◆ Fuente
======
A mi tío Fisco, con cariño, siempre

Ocurre cada cinco años pero la aparición de la imagen, protegida en el interior de una espectacular hornacina y ataviada con un vestido de urdimbre exquisita y compacta, desprende siempre una fuerza conmovedora, una energía que lleva consigo la magia y la fascinación de toda epifanía. La multitud, que es una gigantesca y variopinta marea humana, se repliega en pacíficas hondas, a un lado y a otro, para permitir el mínimo pasillo por el que pueda transitar la solemne comitiva, que avanza firme, decidida, hacia el consabido destino.

Además, hoy luce un cielo limpio, luminoso, con un sol de verano que es como un viejo camarada de la infancia que vuelve para recordarnos que un día, no hace tanto, fuimos felices, despreocupados, y asistíamos medio atónitos y perplejos al mismo rito que ni antes ni ahora alcanzamos a comprender.

Esta vez ya no llevo a mi sobrina Daniela en brazos, ya que tiene siete años y dos meses de madura niñez y, aunque sus ojos siguen siendo dos luminarias verdes, ahora es ella misma quien se pelea a diario con sus graciosos bucles para domesticar su hermosa cabellera de muñeca rubia. Ahora, para descubrir al niño que ya no soy, tengo que buscar a la hermana, a Cecilia, que es una golosina vivaracha, de rizos negros y sonrisa traviesa, y en ella es en quien fijo la mirada y me pregunto qué le estará pasando por la mente en estos momentos, en los que, ante sus ojos, la realidad es una confusión de cabezas que miran en una sola dirección. Y ella permanece atenta y con la vista fija en la Virgen que aún se atisba a lo lejos y que se acerca y que ella, de repente, señala con su mano de ser angelical y su índice diminuto: "¡La iji… Eve! ¡La iji… Eve!", atina apenas a pronunciar, mientras su dulce rostro de criatura esboza una sonrisa que salva al mundo y nos redime de nuestra propia condena.
======
◆ Consignas
1) En el relato de la procesión, ¿cada cuánto tiempo ocurre la aparición de la imagen?
2) Resume en forma de lista el párrafo del relato de la procesión que empieza con "Esta vez ya no llevo", conservando sus datos principales.
El listado es material aparte, sin relación con el relato de la procesión.

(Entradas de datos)
======
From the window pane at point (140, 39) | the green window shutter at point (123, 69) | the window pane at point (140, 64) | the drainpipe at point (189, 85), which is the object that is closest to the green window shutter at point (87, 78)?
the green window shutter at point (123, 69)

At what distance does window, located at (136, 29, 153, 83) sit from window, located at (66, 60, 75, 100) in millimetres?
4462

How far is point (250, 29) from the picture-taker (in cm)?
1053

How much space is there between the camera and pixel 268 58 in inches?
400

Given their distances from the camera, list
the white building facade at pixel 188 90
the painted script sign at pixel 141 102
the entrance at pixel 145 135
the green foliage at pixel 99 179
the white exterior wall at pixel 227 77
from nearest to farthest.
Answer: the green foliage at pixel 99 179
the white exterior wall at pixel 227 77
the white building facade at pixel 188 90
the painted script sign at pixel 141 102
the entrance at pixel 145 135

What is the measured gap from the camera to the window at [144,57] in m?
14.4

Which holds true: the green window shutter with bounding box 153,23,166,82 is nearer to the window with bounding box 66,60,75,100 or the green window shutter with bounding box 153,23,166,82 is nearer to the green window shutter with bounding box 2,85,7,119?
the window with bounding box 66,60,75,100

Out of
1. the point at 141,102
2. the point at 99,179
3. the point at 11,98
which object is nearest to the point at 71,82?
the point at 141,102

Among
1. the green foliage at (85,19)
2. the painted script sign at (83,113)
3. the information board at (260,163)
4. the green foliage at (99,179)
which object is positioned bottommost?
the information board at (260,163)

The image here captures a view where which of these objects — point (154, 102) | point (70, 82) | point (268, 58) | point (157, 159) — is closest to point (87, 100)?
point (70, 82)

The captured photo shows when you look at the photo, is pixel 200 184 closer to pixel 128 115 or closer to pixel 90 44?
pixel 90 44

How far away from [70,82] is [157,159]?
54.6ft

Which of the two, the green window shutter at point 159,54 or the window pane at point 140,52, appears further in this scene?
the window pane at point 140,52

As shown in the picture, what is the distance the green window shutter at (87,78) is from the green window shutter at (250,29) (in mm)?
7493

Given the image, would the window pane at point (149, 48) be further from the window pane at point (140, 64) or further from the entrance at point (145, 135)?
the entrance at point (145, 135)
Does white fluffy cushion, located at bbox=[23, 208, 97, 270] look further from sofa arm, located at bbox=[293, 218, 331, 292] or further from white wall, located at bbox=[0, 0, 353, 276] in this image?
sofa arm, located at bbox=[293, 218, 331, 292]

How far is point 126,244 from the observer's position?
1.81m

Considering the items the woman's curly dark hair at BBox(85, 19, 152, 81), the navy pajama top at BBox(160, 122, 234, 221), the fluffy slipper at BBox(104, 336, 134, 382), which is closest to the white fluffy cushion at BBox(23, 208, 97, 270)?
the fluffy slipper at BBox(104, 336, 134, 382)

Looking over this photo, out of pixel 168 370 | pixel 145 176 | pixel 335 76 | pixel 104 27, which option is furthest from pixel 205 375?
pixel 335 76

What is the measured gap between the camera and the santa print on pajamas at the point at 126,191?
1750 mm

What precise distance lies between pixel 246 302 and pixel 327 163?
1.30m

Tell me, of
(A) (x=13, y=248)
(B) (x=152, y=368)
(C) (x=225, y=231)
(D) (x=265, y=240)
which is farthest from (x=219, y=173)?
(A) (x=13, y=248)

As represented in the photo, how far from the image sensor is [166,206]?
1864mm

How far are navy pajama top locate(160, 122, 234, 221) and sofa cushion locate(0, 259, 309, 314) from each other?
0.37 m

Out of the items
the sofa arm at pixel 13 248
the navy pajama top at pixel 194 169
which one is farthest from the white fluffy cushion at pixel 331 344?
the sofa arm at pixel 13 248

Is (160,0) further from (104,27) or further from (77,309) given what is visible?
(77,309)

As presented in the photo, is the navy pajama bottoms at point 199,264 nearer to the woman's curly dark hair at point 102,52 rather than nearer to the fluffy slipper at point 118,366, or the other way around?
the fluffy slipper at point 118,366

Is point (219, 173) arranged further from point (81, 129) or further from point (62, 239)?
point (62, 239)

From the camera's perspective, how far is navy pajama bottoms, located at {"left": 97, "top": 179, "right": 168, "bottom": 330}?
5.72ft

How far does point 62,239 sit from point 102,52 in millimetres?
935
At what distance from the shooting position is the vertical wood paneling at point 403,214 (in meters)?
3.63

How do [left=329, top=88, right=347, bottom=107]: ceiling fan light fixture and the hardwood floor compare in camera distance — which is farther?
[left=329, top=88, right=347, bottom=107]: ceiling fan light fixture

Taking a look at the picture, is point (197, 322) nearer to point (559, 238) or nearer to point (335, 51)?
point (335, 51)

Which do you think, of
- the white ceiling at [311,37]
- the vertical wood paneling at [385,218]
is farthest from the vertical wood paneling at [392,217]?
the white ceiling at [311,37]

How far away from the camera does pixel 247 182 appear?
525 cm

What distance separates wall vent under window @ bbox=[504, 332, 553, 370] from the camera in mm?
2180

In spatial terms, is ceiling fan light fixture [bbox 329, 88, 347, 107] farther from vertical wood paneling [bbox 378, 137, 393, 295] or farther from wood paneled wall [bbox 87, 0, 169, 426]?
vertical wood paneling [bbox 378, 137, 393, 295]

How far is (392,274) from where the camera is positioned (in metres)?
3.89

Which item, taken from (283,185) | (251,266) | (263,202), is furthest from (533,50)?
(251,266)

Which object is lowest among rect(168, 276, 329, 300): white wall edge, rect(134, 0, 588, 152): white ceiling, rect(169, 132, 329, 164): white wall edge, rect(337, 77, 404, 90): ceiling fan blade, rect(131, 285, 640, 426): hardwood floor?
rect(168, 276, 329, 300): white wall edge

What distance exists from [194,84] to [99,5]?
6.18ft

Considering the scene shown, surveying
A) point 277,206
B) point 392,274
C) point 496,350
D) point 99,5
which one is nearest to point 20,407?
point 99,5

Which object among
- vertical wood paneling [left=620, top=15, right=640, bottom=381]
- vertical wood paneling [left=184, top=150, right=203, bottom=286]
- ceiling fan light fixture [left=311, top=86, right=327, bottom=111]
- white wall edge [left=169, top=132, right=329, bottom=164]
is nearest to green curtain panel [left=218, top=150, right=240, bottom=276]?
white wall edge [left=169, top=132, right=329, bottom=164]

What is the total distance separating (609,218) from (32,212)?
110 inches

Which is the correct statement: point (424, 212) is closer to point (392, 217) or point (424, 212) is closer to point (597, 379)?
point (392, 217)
======
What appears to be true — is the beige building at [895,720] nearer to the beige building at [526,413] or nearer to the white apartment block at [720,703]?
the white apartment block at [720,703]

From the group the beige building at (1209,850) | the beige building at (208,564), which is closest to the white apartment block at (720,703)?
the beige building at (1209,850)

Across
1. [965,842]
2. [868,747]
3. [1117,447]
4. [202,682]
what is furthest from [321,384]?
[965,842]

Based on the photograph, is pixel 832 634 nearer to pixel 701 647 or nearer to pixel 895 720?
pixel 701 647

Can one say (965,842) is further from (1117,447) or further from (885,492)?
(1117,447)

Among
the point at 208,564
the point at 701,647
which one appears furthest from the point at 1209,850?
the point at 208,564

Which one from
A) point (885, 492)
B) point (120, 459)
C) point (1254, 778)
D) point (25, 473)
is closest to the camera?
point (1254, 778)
======
◆ Respuestas esperadas
1) Cada cinco años.

2)
- Esta vez no lleva en brazos a su sobrina Daniela, que tiene siete años y dos meses.
- Daniela conserva sus ojos verdes y ahora ella misma se arregla los bucles de su cabello rubio.
- Su hermana Cecilia es vivaracha, de rizos negros y sonrisa traviesa.
- Al mirar a Cecilia, busca al niño que ya no es y se pregunta qué estará pensando ella.
- Cecilia, atenta, señala a la Virgen que se acerca a lo lejos, dice "¡La iji… Eve!" y sonríe.